23 de janeiro de 2015

Pizza Man/Space. Afonso Ferreira (El Pep)

Ainda no seguimento dos posts anteriores, como se se tratasse de um grau de diferenciação incremental que fosse dos fanzines fotocopiados ao mundo da pequena edição, falemos hoje de duas publicações de Afonso Ferreira, que têm todas as condições editoriais de zine, mas que graças à política de descoberta e edição da El Pep (política que, de resto, é seguida por praticamente todos os pequenos editores em Portugal, de forma acertada e intensa), ganham uma outra projecção material. (Mais) 

Os dois livros partilham, como é de esperar, todo um conjunto de características comuns, mas, lapalissade, diferenças também. Comecemos pelas primeiras, mais evidentes. Pela coincidência de data de lançamento e editora, os objectos são materialmente idênticos em termos de formato, qualidade de impressão (excelente), e, à falta de melhor termo, navegabilidade narrativa. Duas histórias lineares, sem texto, que fazem o leitor avançar pelas páginas sem grandes dúvidas da sua estrutura e com uma recompensa simples no seu completar.

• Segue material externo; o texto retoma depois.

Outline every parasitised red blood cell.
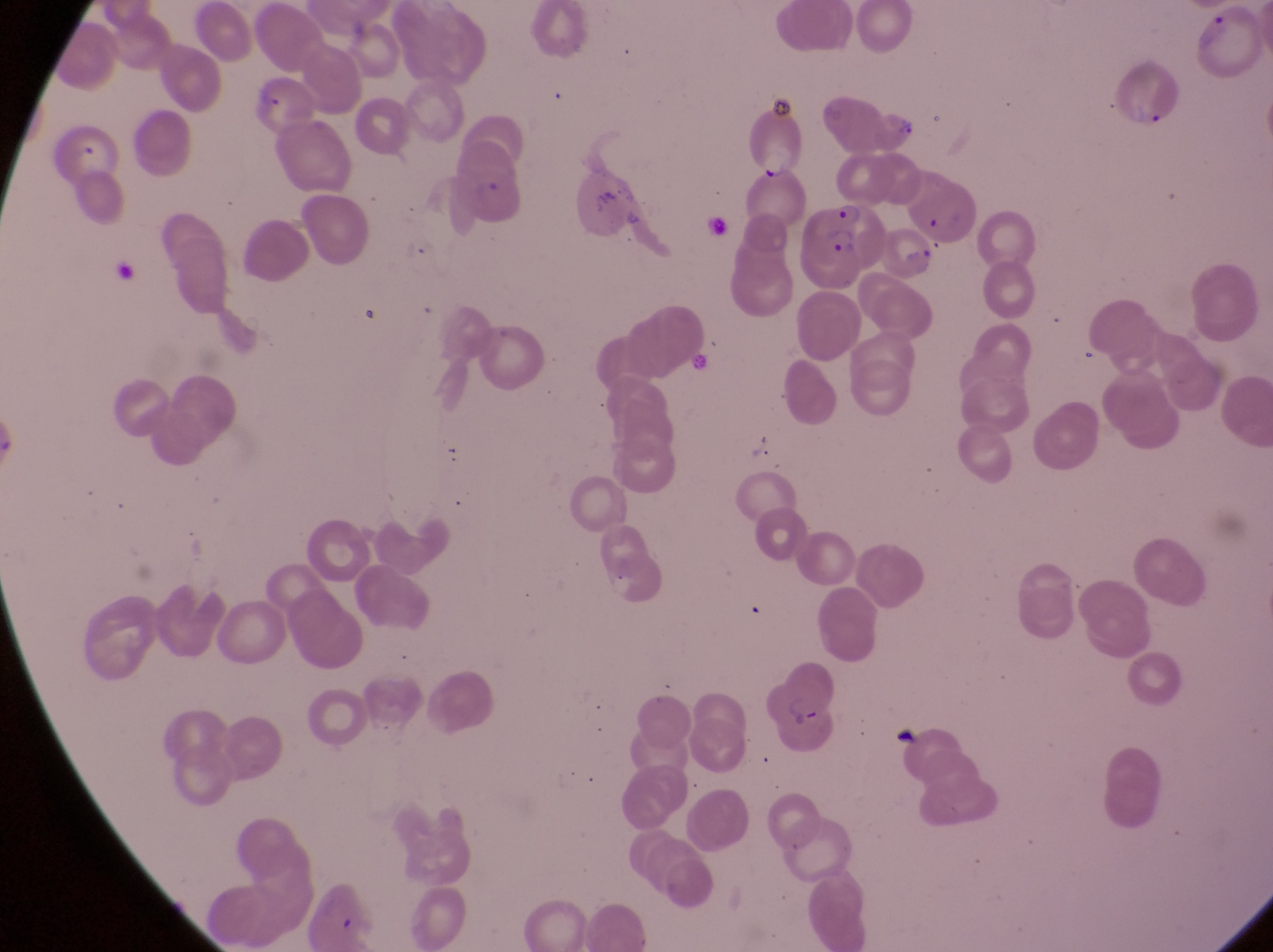
Approximate bounding boxes as (left, top, right, bottom) in pixels.
Parasitised red blood cells: (751, 112, 818, 182), (457, 160, 529, 230), (808, 197, 890, 285), (891, 222, 946, 280), (757, 662, 849, 744).

field of view = single
country = Uganda
image size = 1273×952 pixels
magnification = 1000x
capture = smartphone photograph through the eyepiece of an Olympus CX-23 microscope
artifact (platelet-like body, stain precipitate, or debris) locations = approximate bounding boxes as (left, top, right, bottom) in pixels: (63, 143, 98, 170), (586, 175, 621, 215), (702, 204, 747, 262)
preparation = thin blood film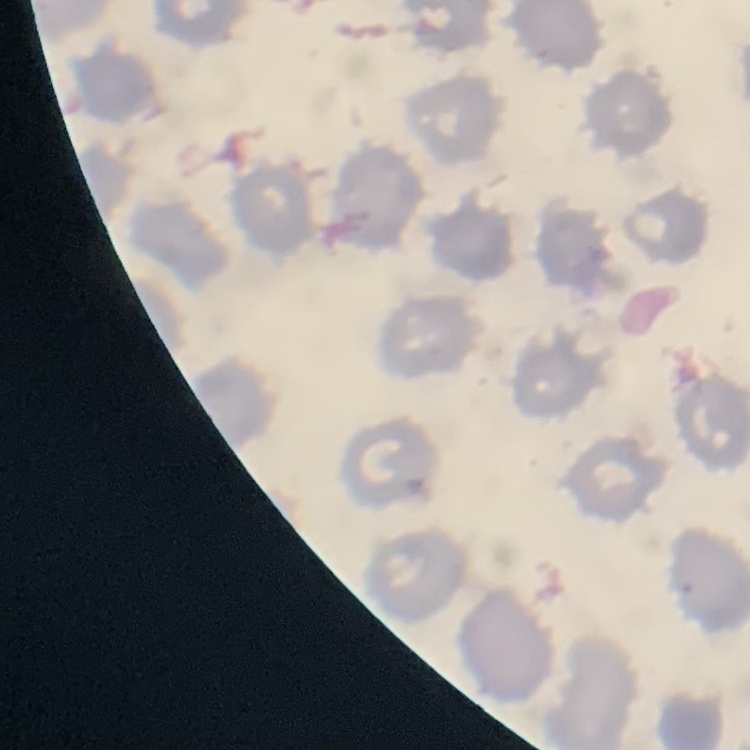

The red blood cells show no rouleaux formation. One tile cut from a larger photomicrograph. Thin blood smear. Field's or Giemsa stain.Comment on the morphology of the red blood cells.
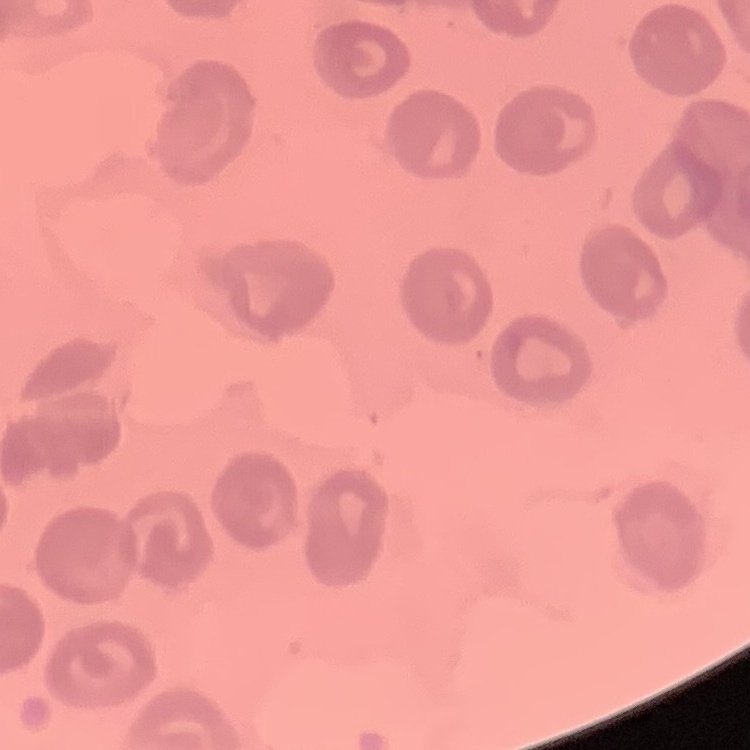
They show no rouleaux formation.

preparation: thin blood film
image_type: one tile cut from a larger photomicrograph
stain: Field's or GiemsaComment on the morphology of the red blood cells.
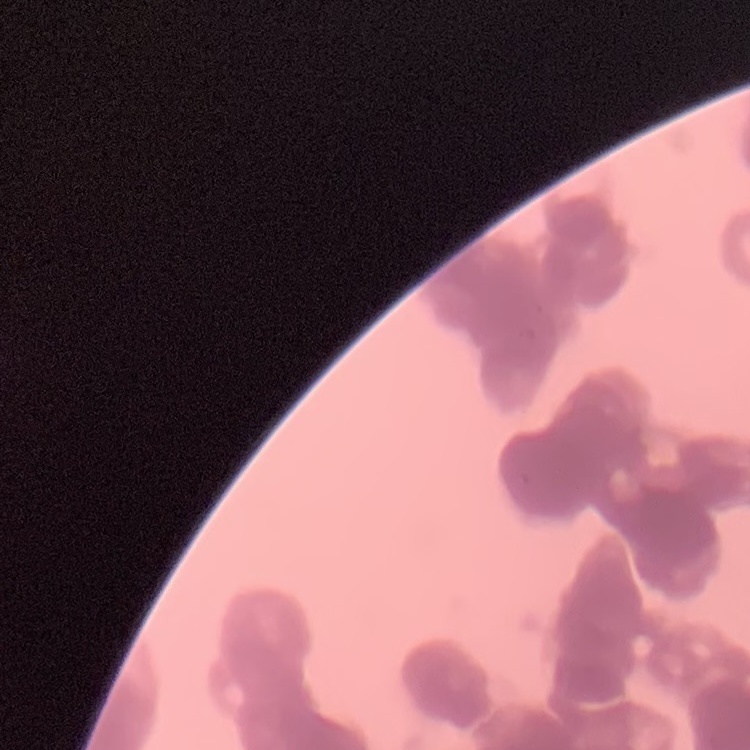

Rouleaux formation.

Summary:
  - Image type: square crop of a larger photomicrograph
  - Preparation: thin blood film
  - Stain: Field's or Giemsa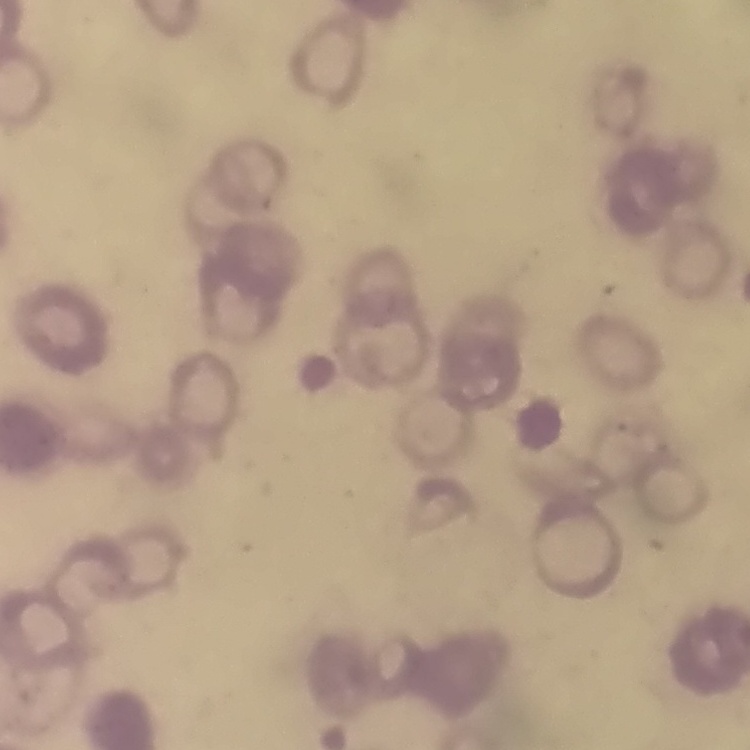
The red blood cells show rouleaux formation. Thin peripheral smear. One tile cut from a larger photomicrograph. Field's or Giemsa stain.Assess the morphology of the red blood cells.
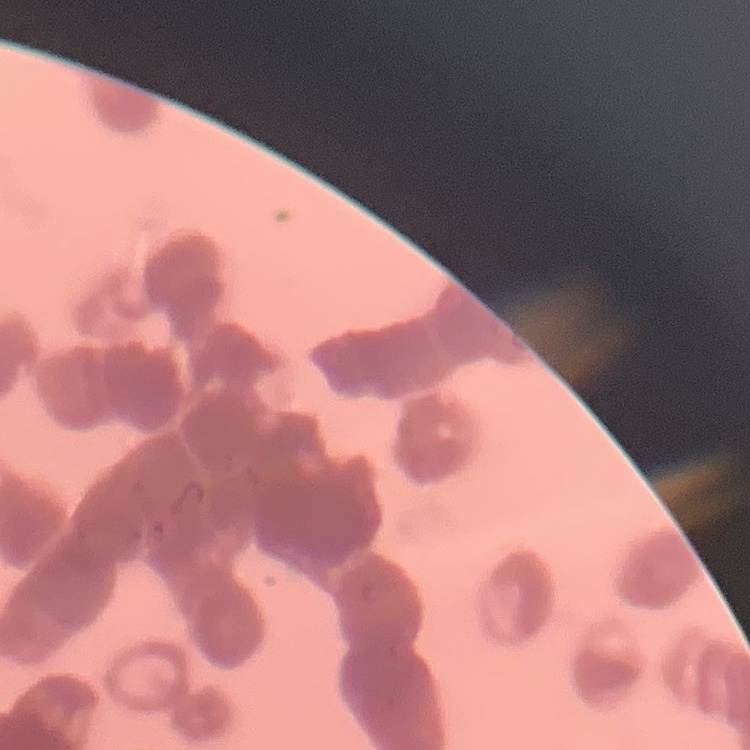

They show rouleaux formation.

Square crop of a larger photomicrograph. Thin blood film. Stained with either Field's or Giemsa.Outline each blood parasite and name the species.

As diferenças são igualmente rápidas de assinalar. Space contém mais 8 pranchas que Pizza Man, e o design (de Ferreira com André Oliveira) também procura responder a tradições ligeiramente diferentes. Se ambos poderão estar a responder aos comic books norte-americanos, o primeiro associar-se-à a prestações mais irregulares, concentradas numa imagem límpida e um título elegante e icónico, ao passo que o segundo já apresenta a mancha “ocupada” por toda a espécie de paratextos mais clássicos. Como se se procurasse, por um lado, uma espécie de gravidade e seriedade no tema, e o outro abraçasse sem compromissos toda a dinâmica e leveza dos títulos de super-heróis mais estrambólicos (que, de uma perspectiva, serão todos eles).

No interior, porém, também existem algumas diferenças estilísticas salientes. Space apresenta vinhetas de cantos arredondados e uma paleta contida que parece estar sob um qualquer filtro diáfano, traduzindo o espaço sideral que a personagem principal – um cérebro com olhos – atravessa. Além disso, é total e efectivamente “silenciosa”, há que nem sequer existem onomatopeias para representar os impactos e explosões. Pelo contrário, onomatopeias atravessam constantemente as páginas de Pizza Man, cuja composição e vinhetas é mais convencional, para que haja uma maior concentração das cenas, action-packed. A quadricromia também está em uso, mas o controlo é de outra natureza, assinalando a legibilidade e distinção entre as personagens.

Como é indicado numa nota, a história de Pizza Man, na qual este combate e consome Sausage Ninja, foi concebida por Tomás e Vasco, crianças de 6 e 8 anos que providenciaram o artista com uma desculpa para criar um mundo de animação e alimentos totalmente espatafúrdio, mas que funciona de imediato. Não que a história de Space procure um grau de complexidade ou desenvolvimento de personagens maior, já que a saga do cérebro navegador do espaço na invasão de uma espécie de ilha flutuante, seu confronto com as várias forças antagónicas no interior e destruição final não abdica do absurdo que é permitido por um claríssimo prazer de pensar à medida do desenho, mas há um ritmo narrativo mais calmo, composto, o que se justifica pelo número de páginas, mas também pelo maior número de espaços percorridos e personagens a interagir.


A história de Space começa e termina sem grandes introduções ou conclusões, e funciona perfeitamente como uma unidade completa. Pizza Man apresenta várias pistas extra-textuais que prometem a sua continuidade. Sendo ambas as histórias leves, irreverentes, bem-dispostas, senão mesmo disparatadas, e com um design ultra-cool, é algo que se integraria sem grandes problemas naquele universo informado pelas novas séries de animação que conquistam mais hipsters do que crianças, de Adventure Time a Regular Show, ou mesmo o canal Adult Swim. Fiquemos no mesmo canal.